__PROBLEM DETAILS__:
Answer these questions using the news report on bigotry in Hungary and the Czech Republic:
(a) On what date did the antisemitic incidents occur at the Ulloi street sports stadium in Budapest?
(b) For how long will the League of Ethnic Minorities run its media campaign?
(c) What percentage of respondents in 1999 agreed that "It is good that skinheads bring Romanies into line"?

SOCCER MATCH TURNS INTO ANTISEMITIC HORROR SHOW. Like a nightmare that does not end, a string of antisemitic incidents erupted in the Ulloi street sports stadium in Budapest on July 29. Fans of the soccer team Ujpest mocked its opponent, Ferencvaros, which had recently been purchased by Fotex, a company headed by a Hungarian Jew, Gabor Varszegi. (The sale was denounced as "anti-Hungarian" by the far right party known by the abbreviation MIEP, now under criminal investigation for inciting race hatred. See Bigotry Monitor #6, August 3.) Fans of the two teams competed in imitating Nazi slogans. Ujpest fans waved Israeli flags in a disrespectful fashion and lifted above their heads poster-size caricatures of Jewish faces. When one of their several antisemitic banners unfurled asked the question: "Where is the train going?" a chorus of Ferencvaros fans answered, "To Auschwitz!" and some sang the antisemitic jingle, "The train is going to Auschwitz," familiar from a similar soccer-match incident last year. "We face a few dozen fans per team - and more in the case of Ferencvaros - whose souls have been poisoned," Hungary's ambassador in Washington, Geza Jeszenszky, told this newsletter. "I am devastated and outraged. What happened in that stadium was not only directed against Hungarian Jews but against the Hungarian nation, of which Jews form a part. A small group of people stained the nation's honor."

MEDIA CAMPAIGN LAUNCHED AGAINST RACISM IN CZECH REPUBLIC... On August 9 in Prague, the League of Ethnic Minorities launched a nation-wide media campaign against racial prejudice and xenophobia, reports the Czech news agency CTK. Obonete Ubam, the league's chairman, said the campaign will go on for two months, using TV and radio spots as well as leaflets. Its slogan is: "We live here together with you. Why do you mind?" "We do not imagine that the thinking of the majority society will change in such a short time," Ubam told the press. "But we will consider it successful if the campaign sparks off a public discussion on intolerance and xenophobia." The spots feature a black man who proposes marriage to a Czech girl, a Romany (Gypsy) woman who donates her blood to save another woman's life and a Vietnamese who moved next door to Czechs.

...AS POLL FINDS GAINS FOR TOLERANCE BUT ALSO MORE RACE CRIMES. On the same day, the Prague daily "Mlada fronta Dnes" wrote that while in 1991 one half of Czechs said they felt personal hatred toward people of a different ethnic group, two-thirds fewer people felt the same way in 2000 - a significant drop. The newspaper analyzed the results of a survey by the polling agency IVVM that found that in 1991, three out of five respondents said that brute force was the way to handle the Romanies, but eight years later, only two out of five people were of that opinion. The poll suggests that Czech society's support for the skinhead movement has decreased. While in 1991, 34 percent agreed with the statement "It is good that skinheads bring Romanies into line," in 1999 only 15 percent felt that way. On the other hand, the survey noted a rise in the number of extremist and racially motivated crimes: In 1990, 14 people were accused of defamation of a nation or a race; in 2000 the same charges were brought against 150 people. In 1991, only 10 people were accused of "supporting and spreading a movement aimed at suppressing the rights and freedoms of a group of people"; in 1999, a total of 159 people were accused of that crime.

[Items listed in a dataset]
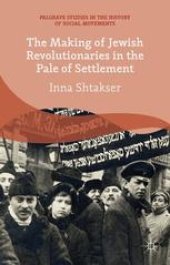 book The Making of Jewish Revolutionaries in the Pale of Settlement: Community and Identity during the Russian Revolution and its Immediate Aftermath, 1905–07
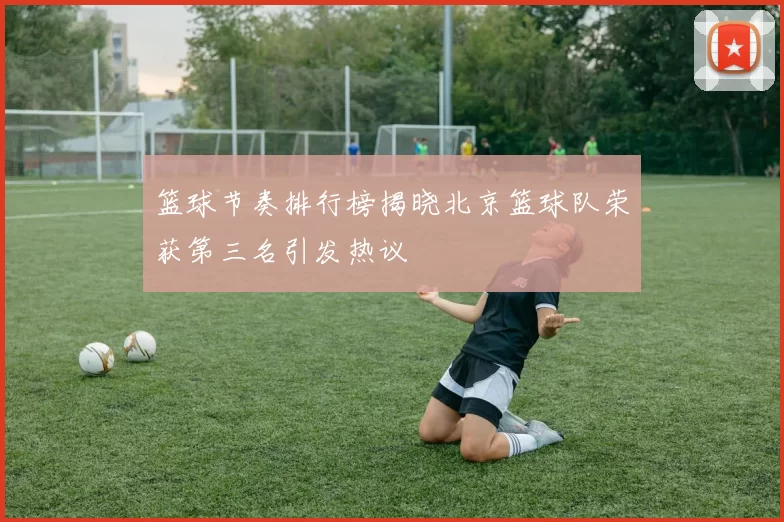篮球节奏排行榜揭晓北京篮球队荣获第三名引发热议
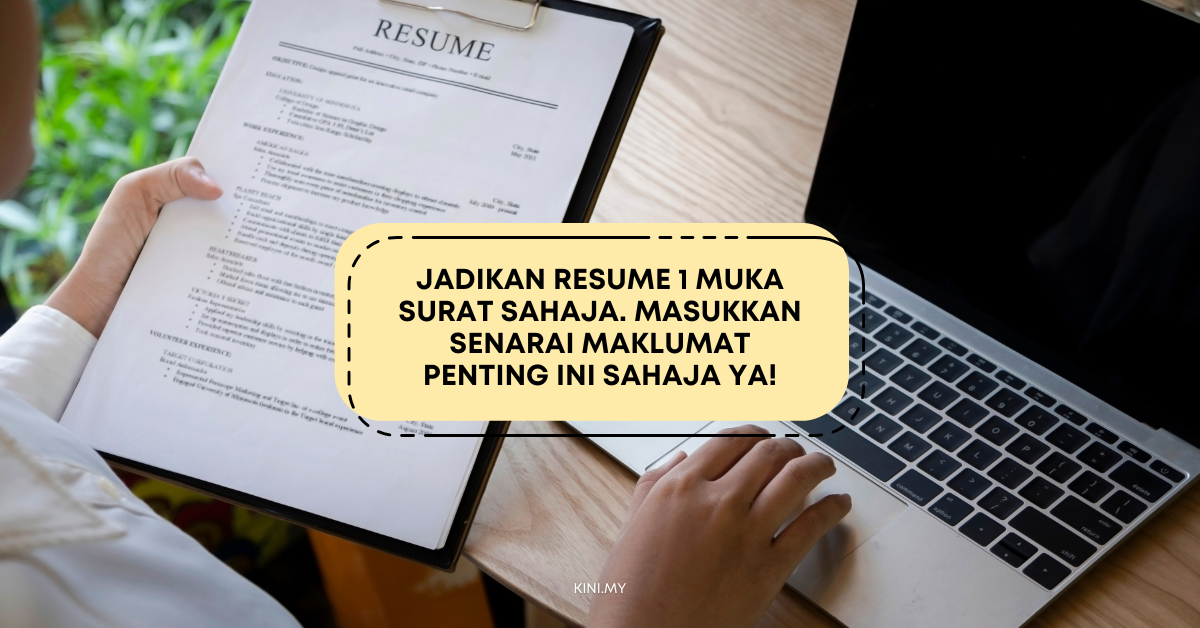 Jadikan Resume 1 Muka Surat Sahaja. Masukkan Senarai Maklumat Penting Ini Sahaja Ya!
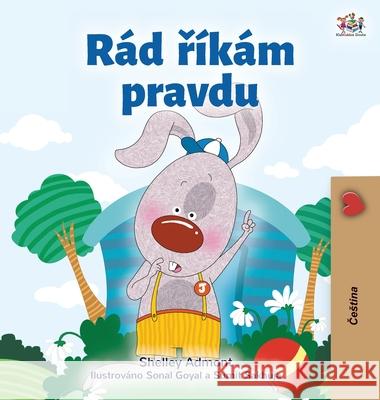 I Love to Tell the Truth (Czech Children's Book) Shelley Admont Kidkiddos Books 9781525945045 Kidkiddos Books Ltd.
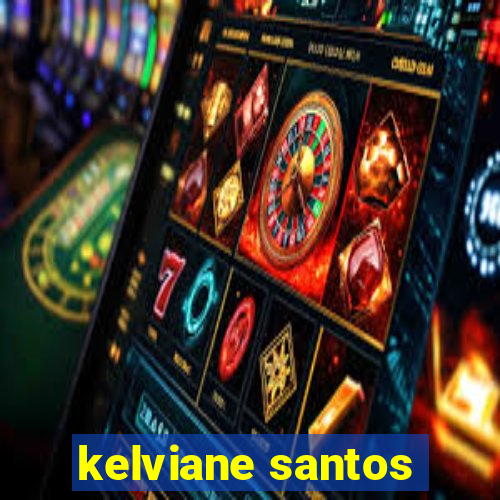 kelviane santos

__EXERCISE SOLUTION__:
(a) July 29
(b) Two months
(c) 15 percent